You see, Dina, every woman (and man) fights for something every day. Some fight for their job, some fight for their relationship, some fight for their child and some fight to simply stay alive. Just because their fight isn’t the exact same as yours doesn’t make it any less of a fight. They may even have the same fight as you, but just different fighting style. You said, “I will walk for you. I will walk for your daughter.” To that I say, thanks, but no thanks. I didn’t ask for a warrior or a martyr or even a favor from you. And I certainly don’t need you doing anything for my daughter. If you’re going to announce to the oppressed women (your words) of the United States how much you helped them and their children’s futures, even though they did nothing productive in the process, then you certainly shouldn’t expect any thank you letters. That’s not how helping and giving and supporting works. There are thousands of women that participated in those marches that didn’t follow it up with a harsh “You’re welcome!” like you did. While you were out marching and doing what your heart called you to do, another woman was caring for her sick child. Another one was helping her kiddo with counting because he is struggling in school. And another one was grieving the loss of her mother. You were all doing very important things that day.
What’s happened with women on both sides of these issues is like a super-sized version of Mean Girls. You know the parts where Cady sees everyone transform into animals where they’re, um, acting like animals? Yeah. How about we all take our passion and channel it into our own stuff and avoid acting like animals to each other? (Although, at this point, I’m thinking some animals would be nicer to each other than U.S. Citizens have been lately.)
Maybe your “equality is an illusion”, Dina, but that’s not the case for everyone else. There are people that feel better about their lives than you do and people that feel worse about their lives than you do. And, you know what? That’s okay.
If you go on fighting with the intention of fighting someone else’s fight on their behalf, you’re going to lose every time. The only exception to this rule, of course, is our children, whom we fight for every day in one way or another. My daughter’s name is Romy. She’s amazing. She’s smart and emotional and funny and beautiful…and equal. The statistics you mentioned may not reflect that Romy is equal to every one else, but in our home, in our world and in the world I will help her build, she is. Never will I tell her the things that you told the women of America. She is what she says she is. I am what I say I am. We are what we say we are.

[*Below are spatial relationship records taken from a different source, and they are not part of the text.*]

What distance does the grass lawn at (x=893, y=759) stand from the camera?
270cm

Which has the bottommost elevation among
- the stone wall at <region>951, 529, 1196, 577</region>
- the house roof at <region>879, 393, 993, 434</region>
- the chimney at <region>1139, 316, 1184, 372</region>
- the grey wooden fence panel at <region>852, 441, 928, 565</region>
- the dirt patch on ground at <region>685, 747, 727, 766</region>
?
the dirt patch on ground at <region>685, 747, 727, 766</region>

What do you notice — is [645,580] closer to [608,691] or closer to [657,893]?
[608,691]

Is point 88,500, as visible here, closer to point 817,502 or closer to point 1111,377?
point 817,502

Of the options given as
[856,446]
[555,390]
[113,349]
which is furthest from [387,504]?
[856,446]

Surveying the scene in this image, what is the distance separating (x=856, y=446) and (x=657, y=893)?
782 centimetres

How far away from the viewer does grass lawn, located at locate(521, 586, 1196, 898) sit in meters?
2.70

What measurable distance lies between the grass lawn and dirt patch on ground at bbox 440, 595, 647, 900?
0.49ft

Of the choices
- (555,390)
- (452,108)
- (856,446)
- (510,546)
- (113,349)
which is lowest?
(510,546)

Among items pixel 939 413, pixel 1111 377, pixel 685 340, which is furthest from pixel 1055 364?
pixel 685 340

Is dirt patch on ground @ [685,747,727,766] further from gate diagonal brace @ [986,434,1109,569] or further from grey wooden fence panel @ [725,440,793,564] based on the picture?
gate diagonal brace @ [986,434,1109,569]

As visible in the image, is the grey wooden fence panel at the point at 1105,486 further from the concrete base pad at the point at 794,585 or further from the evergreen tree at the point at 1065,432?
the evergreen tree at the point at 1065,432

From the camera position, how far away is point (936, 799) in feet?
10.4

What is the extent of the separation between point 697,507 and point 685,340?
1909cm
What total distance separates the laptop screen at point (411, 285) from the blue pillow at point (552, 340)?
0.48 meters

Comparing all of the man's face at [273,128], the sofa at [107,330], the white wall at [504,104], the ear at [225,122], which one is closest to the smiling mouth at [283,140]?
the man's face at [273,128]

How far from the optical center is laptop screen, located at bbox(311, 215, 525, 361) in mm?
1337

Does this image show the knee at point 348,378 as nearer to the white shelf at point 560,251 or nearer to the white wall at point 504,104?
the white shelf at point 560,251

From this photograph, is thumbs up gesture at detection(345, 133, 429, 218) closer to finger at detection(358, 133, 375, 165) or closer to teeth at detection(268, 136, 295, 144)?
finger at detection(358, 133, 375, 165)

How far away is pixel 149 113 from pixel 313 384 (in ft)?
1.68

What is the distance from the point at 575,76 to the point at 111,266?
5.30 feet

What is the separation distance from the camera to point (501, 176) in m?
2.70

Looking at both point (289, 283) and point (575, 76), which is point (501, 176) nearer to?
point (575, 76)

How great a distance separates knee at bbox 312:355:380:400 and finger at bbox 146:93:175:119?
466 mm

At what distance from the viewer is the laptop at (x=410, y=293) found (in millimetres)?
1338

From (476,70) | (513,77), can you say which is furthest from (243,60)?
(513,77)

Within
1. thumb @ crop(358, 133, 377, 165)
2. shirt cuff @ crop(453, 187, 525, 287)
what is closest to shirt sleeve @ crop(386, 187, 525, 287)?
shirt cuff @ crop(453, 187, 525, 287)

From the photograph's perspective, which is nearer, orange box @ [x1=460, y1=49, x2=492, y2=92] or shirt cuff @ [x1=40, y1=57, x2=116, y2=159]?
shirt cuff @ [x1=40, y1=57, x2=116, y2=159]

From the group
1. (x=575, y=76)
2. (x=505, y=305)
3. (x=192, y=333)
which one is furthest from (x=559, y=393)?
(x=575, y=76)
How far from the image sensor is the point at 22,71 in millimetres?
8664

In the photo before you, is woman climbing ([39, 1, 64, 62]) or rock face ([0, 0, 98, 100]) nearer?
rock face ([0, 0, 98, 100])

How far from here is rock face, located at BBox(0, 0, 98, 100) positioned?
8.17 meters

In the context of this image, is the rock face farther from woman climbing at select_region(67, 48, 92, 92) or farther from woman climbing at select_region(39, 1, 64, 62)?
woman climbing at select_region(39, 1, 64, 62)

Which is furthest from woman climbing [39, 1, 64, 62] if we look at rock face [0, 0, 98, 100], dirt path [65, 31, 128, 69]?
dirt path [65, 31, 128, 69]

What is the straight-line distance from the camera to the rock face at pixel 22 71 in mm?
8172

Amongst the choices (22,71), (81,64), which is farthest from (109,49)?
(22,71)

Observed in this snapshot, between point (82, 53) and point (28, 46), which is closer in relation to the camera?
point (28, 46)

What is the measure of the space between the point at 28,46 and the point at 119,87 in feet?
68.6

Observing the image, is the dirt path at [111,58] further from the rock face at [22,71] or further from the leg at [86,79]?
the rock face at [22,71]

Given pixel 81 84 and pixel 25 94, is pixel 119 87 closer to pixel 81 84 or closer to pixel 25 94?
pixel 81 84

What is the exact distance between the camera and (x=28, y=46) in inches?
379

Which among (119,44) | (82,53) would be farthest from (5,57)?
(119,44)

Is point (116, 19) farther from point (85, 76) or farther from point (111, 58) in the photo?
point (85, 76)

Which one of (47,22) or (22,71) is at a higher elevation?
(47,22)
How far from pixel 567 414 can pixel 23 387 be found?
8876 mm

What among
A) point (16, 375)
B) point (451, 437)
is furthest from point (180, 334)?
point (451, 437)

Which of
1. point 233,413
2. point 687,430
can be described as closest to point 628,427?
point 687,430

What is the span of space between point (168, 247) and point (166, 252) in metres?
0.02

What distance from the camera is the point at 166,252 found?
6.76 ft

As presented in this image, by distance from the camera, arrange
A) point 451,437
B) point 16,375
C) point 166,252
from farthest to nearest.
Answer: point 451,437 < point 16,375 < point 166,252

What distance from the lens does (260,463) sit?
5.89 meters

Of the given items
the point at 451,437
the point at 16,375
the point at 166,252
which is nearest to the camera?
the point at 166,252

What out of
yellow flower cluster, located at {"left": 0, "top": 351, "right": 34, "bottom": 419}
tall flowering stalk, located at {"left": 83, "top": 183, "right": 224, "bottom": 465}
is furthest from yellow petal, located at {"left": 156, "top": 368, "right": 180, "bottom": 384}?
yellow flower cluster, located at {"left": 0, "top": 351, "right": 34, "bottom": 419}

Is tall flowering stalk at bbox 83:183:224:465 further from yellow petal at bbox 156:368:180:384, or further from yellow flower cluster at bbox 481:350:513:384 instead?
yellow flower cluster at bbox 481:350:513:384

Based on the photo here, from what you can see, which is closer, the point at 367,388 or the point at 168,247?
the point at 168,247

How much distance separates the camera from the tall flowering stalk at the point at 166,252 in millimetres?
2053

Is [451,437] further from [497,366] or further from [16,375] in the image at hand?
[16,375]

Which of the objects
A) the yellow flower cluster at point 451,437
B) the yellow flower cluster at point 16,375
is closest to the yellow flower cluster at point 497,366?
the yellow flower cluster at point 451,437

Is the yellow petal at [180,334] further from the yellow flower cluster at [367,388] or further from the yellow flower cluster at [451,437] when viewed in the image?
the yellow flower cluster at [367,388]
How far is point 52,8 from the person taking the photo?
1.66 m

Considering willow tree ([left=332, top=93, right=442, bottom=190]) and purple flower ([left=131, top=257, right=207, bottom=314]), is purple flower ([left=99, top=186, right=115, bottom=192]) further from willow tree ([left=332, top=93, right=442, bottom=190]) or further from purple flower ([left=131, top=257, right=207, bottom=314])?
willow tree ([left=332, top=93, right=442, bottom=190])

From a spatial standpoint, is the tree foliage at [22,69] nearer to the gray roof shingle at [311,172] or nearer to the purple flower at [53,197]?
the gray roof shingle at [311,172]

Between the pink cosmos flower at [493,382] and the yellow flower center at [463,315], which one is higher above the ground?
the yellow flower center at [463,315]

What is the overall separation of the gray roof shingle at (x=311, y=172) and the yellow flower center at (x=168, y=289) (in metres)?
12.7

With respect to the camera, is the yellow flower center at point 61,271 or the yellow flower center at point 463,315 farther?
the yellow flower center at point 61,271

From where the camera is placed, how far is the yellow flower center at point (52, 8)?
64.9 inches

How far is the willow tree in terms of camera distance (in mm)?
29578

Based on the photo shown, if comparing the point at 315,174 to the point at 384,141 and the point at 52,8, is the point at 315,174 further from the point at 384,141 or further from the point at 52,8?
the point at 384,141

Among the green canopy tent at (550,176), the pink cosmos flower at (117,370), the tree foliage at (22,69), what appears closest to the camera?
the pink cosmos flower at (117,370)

Are things perfect? Nope. Can we all help improve things? Yep. Do you have every right to go and march and stand up for what’s most important to you? Of course. But do it with focus and kindness. Use your talent with words to write letters to politicians and to lift women up. Fight for your own beliefs and for those who don’t have a voice. And sometimes, you should bask in that light I talked about…just for a minute…just to cleanse your soul…before you go back into battle.